Wednesday 23 January 2013

How to get re-elected: by Paul Uppal

After our much needed festive break, the egregious and secretive millionaire representative for The Dark Place is on his feet again, and this time he's taking the opportunity to tick off all those whinging constituents:
That point is well worn and made continually, and I am sure that all Members are aware of the top rate of tax being cut, but there is an element of financial amnesia here. As even people who only have a rudimentary understanding of economics will appreciate, the main way that wealthy people accumulate wealth is through wealth creation, rather than income, which is always variable. If we look at capital gains tax, the current rate is 28%, which is in stark contrast to the previous Labour Government, where venture capitalists were paying capital gains tax at a rate of 10%—often much lower than the cleaners who were cleaning their offices.
That's right. If you disagree with Paul, you're a thicky thick thicko. And we should listen to him, because underneath the modesty which compels Paul to keep schtum on the sources of his considerable wealth, he's a man on firm ground. Remember: Paul has never picked up a shovel, employed a large number of people, contributed to the wealth and gaiety of the nation with a new thingamabob, ratchet, widget or idea. He is a propertly speculator.

When he says that 'wealthy people accumulate wealth… through wealth creation, rather than income', what he means is that he avoids paying the same tax rate as me (despite me being very much not a millionaire) by paying himself dividends rather than a salary from Pinehurst Securities. The top rate of income tax is 40% on earnings above £42,000. The top rate for his capital gains, as he points out, is 28% (though of course needy Paul is also kept off the breadline by his £65,000 parliamentary salary).

Uppal's right that Labour's capital gains tax rate was a shameful 10%, but it's time he stopped making petty points like this. He fails to realise that from the outside, we're the farmyard animals and looking from the pigs to the men, it's hard to tell them apart. New Labour was obsessed with financial sharks because it had no industrial policy, nor any interest in one: I don't think this is quite so true of the current Labour Party.

Paul Uppal and his friends are not the solution. They are the problem. Uppal's business has contributed nothing to the British economy: it simply shifts money around. No jobs are created, no innovations generated. And yet he has lobbied for – and won – another tax break for owners of empty properties, who'd rather we subsidised them than accept a lower market rate: he's just another hog at the trough, but this hog spends his time denouncing the poor for their expectations of state aid!

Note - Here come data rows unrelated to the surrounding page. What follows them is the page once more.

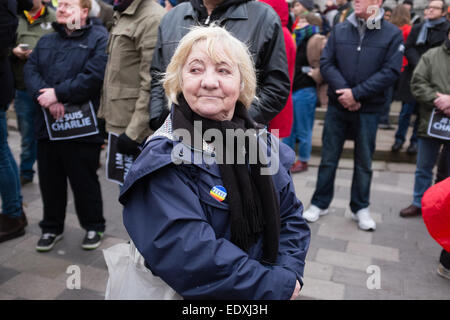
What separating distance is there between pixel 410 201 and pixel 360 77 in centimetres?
174

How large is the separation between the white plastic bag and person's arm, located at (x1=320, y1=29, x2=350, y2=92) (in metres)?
2.85

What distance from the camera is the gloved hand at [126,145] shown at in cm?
288

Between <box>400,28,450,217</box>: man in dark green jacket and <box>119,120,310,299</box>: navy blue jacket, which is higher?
<box>119,120,310,299</box>: navy blue jacket

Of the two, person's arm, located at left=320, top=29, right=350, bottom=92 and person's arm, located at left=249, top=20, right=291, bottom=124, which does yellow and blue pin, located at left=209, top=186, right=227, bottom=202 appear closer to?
person's arm, located at left=249, top=20, right=291, bottom=124

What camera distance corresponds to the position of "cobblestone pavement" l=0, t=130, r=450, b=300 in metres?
3.00

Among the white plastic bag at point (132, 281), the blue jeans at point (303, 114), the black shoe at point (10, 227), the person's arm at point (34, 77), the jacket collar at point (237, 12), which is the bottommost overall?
the black shoe at point (10, 227)

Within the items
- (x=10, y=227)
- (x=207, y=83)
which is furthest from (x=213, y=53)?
(x=10, y=227)

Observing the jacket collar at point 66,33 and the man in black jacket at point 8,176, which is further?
the man in black jacket at point 8,176

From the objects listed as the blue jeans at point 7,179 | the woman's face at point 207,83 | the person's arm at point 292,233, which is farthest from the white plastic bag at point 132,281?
the blue jeans at point 7,179

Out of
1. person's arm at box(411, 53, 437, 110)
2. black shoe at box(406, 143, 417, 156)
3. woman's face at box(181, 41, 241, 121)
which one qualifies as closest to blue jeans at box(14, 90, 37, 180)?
woman's face at box(181, 41, 241, 121)

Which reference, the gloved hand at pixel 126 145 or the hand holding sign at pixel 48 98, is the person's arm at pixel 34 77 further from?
the gloved hand at pixel 126 145

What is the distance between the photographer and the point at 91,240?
3.52 meters

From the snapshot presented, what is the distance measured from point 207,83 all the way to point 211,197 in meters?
0.42

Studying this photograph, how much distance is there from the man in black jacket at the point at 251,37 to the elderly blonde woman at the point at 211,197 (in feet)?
2.53
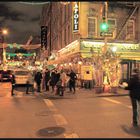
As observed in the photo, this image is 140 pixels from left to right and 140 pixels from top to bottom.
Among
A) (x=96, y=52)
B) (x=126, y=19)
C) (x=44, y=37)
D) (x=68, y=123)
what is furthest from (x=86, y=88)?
(x=44, y=37)

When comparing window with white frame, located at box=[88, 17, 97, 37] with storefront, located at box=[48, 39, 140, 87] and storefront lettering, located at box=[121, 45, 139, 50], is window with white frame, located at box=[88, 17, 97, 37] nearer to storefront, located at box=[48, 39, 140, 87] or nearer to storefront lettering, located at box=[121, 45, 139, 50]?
storefront, located at box=[48, 39, 140, 87]

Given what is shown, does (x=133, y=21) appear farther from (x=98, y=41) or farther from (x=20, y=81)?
(x=20, y=81)

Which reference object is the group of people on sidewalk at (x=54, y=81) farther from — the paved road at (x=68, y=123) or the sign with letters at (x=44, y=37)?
the sign with letters at (x=44, y=37)

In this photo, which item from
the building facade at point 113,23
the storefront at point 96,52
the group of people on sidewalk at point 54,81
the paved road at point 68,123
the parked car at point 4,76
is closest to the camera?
the paved road at point 68,123

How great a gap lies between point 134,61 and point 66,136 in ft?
79.9

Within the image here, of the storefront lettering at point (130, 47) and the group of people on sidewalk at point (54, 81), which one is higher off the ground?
the storefront lettering at point (130, 47)

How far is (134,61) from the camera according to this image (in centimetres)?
3192

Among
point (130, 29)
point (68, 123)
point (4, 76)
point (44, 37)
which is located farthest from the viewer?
point (44, 37)

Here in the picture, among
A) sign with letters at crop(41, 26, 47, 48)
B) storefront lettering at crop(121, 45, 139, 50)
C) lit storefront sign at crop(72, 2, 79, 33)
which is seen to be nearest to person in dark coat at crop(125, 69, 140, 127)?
lit storefront sign at crop(72, 2, 79, 33)

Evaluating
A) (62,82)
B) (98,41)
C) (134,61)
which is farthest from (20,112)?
(134,61)

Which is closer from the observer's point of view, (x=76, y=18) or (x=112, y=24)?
(x=76, y=18)

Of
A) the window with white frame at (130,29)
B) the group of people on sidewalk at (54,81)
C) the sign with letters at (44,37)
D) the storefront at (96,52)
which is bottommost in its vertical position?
the group of people on sidewalk at (54,81)

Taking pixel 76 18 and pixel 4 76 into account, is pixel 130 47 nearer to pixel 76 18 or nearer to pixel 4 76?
pixel 76 18

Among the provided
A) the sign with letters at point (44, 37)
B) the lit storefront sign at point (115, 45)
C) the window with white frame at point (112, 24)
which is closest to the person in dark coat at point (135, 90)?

Quite simply, Paul Uppal MP and his party are parasites. It's clear from the legislation they've enacted (top rate of income tax dropped, corporation tax dropped, tax inspectors sacked, food safety protection cut, welfare for disabled children cut…) that they have no intention of acting in the national interest. They are shamelessly pursuing a policy of class warfare and self-interest. They have captured the state and in the Kenyan phrase, it is 'their turn to eat'.

Am I making too much of this anodyne little speech? Well, Mr Uppal made it during a debate about the Living Wage. He's against it, just as the Conservative Party was against the Minimum Wage. The miserable nature of this country is obvious from the fact that the notional living wage is higher than the legal minimum wage. Put simply: you can't live on the minimum wage (and social security benefits are even lower). Under Labour, the scandalous solution was to subsidise low wages with social security – essentially inviting corporations to inflate their profits and share prices at the expense of the taxpayer and the poor. That's why I'd upgrade the minimum wage to the living wage and abolish benefits for those in work. The shareholders (including my own pension provider) need to accept that profits shouldn't come at the expense of cold houses, bad food, thin clothes and poor health.

Under the Tories, it's far, far worse. With the vicious attacks on social security, the state won't even be providing that safety net. So wages will remain at the rock bottom, and the state won't even cover the difference between the minimum and living wages. People are being driven from their homes, while Mr Uppal spends his time speaking up for the already rich.

And they accuse the left of waging class war.